ATTRIBUTE NAMING GUIDELINES

What are the issues faced during the process of deciding column names of objects in physical data layer?

In our usual process of naming columns, intentionally, or unintentionally we use a mix of both sources manually to come up with names for columns. This makes the process of deciding on column names extremely fluid and inconsistent.

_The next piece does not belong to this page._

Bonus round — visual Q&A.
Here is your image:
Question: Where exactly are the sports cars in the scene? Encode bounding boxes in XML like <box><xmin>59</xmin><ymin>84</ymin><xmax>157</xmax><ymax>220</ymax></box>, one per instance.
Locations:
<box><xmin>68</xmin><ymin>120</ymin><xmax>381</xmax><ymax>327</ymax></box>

Following are, few of the consequences.

  1. We often use abbreviated words in column names on the basis that,
    1. they were already also used in upstream objects, or
    2. It's a legacy column, and we use it, as is - thus violating naming rules
    3. they were used in similar columns of other existing objects.
  2. We do not use class words sometimes for columns and this gets overlooked in the process.
  3. We sometimes use class words in the middle of objects. It often gets overlooked, if they conform to enterprise naming rules or not.
    1. If is the sole class word used in the column name, it defeats the purpose of class word (classification and easier understanding data qualities of column by looking at the last word).
  4. Sometimes we use approved abbreviations for class words, sometimes we just use the full class word.
    1. WDTH or WIDTH, WT or WEIGHT, PRC or PRICE, PCT or PERCENT, YRS or YEARS etc.
  5. We sometimes make up new acronyms or abbreviations or compose words together adhoc, as suited for a situation and propagate them further in downstream objects.

Since there is no tool/platform to use, to get feedback on column names during the process of naming, all the above actions further propagate inconsistencies in column naming across Data Landscape.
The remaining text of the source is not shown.